Exercise tasks
[1] Using the text on the Little Ringed Plover, explain in one to three sentences why nobody knows how many of these birds there are.
[2] According to the text on the Little Ringed Plover, in what year did the species first breed in Cheshire?

Little Ringed Plover (Charadrius dubius) is a species which has been rather under the radar for me. It was when I saw Eddie Williams' photo of a colour-ringed bird (above) that I realised how little I knew despite writing the Little Ringed Plover species account for the Cheshire and Wirral Bird Report for several years! Consequently I've been doing some reading and compiling some counts over the past few weeks and the result is this article.
Nobody knows how many Little Ringed Plovers there are. Unlike most waders, which concentrate at certain key sites either on migration or in the winter, they migrate overland on a broad front then spend the winter scattered right across inland Africa south of the Sahara making them virtually impossible to count. Counts are made in some locations of breeding pairs and totals extrapolated from that - so the number of individuals in the European/African population is usually quoted as being between 200,000 and 300,000, obviously with a large margin of error.
During the 20th century this species increased it's range westwards into the UK first breeding in this country in 1938. The westwards movement has continued and they bred in Ireland for the first time in 2008. They prefer to breed on the unvegetated margins of fresh water and they take advantage of gravel pits and sand quarries. There are several of the latter in Cheshire and they first bred here in 1961 after several years of trying through the 1950s. By 1971 they had increased to at least 20 pairs, since then numbers have fluctuated but the average is probably still around 20 pairs. A national survey in 2007 put the total number of pairs breeding in the UK at 1,239, almost double that estimated in the previous survey in 1984 - the highest concentration is in north-west England.

Data records
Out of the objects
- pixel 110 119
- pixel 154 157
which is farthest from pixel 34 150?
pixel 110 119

The replies
[1] Unlike most waders, which gather at certain key sites on migration or in winter, Little Ringed Plovers migrate overland on a broad front. They then spend the winter scattered across inland Africa south of the Sahara, which makes them virtually impossible to count. Population totals are instead extrapolated from counts of breeding pairs in some locations, so the figure has a large margin of error.

[2] 1961